Dans cet univers où est récusée l’essentialisation des sexes, où l’on dénie qu’il puisse exister des natures féminine et masculine, où l’on affirme que tout serait un problème de culture et d’éducation, qu’il y aurait, dans l’espace humain, pratiquement pour tout, interchangeabilité entre l’un et l’une, il est facile de mesurer à quel point ces visions réactionnaires, au moins pour les deux premières, révulsent le progressisme qui interdit qu’on s’interroge, avec nostalgie pour certains, sur le possible retour d’un passé et de comportements obligatoirement à honnir.

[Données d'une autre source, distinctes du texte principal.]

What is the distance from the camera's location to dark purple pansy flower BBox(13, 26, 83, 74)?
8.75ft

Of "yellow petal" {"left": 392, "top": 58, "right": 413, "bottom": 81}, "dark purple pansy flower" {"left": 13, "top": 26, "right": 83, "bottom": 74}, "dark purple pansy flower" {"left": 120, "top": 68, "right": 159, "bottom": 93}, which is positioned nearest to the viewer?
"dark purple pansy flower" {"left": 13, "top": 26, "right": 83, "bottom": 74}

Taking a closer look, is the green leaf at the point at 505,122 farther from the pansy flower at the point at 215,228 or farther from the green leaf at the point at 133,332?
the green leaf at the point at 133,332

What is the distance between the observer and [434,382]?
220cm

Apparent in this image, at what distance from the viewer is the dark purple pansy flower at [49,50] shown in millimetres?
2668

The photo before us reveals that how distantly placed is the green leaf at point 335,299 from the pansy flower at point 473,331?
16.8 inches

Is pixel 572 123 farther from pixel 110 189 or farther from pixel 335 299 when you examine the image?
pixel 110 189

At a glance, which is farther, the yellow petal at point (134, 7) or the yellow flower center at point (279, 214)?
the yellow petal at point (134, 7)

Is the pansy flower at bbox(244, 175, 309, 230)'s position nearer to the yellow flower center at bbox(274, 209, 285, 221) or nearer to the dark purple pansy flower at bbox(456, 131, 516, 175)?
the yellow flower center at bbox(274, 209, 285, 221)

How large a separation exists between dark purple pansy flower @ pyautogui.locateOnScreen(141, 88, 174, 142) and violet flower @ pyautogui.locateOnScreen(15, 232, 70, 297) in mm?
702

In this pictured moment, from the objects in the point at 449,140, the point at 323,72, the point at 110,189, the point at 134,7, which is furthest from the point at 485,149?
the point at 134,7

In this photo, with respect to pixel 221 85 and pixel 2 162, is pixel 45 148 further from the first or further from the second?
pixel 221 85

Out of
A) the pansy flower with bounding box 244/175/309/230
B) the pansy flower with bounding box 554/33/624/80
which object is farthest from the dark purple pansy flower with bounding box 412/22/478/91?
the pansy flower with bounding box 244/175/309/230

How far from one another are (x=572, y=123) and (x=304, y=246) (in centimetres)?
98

L’outrance et le dogmatisme de cette idéologie, qui n’est pas loin de prôner quasiment une guerre des sexes, sont directement responsables de l’extrémisme qui, à rebours, rêve de paradis perdus, d’ailleurs plus fantasmés que réels.
Ne faut-il pas plaindre aussi les hommes et les femmes qui, pour être à la hauteur non pas de leurs différences spécifiques mais de l’égalité de principe à laquelle ils doivent se soumettre, sont épuisés par ce qu’on exige d’eux, par la tension et l’énergie qu’ils doivent déployer au quotidien pour être fidèles à l’image non conformiste attendue d’eux et qui revient à rien de moins qu’une femme sans authentique féminité et un homme honteux de sa virilité ?
Il ne s’agit pas d’affirmer que ces volontés régressives sont forcément louables, mais on n’est pas obligé de les tourner en dérision : elles sont probablement la rançon d’une modernité qui s’est aventurée trop profondément dans la déconstruction. Rendre hommage à la féminité n’est pas faire offense aux femmes.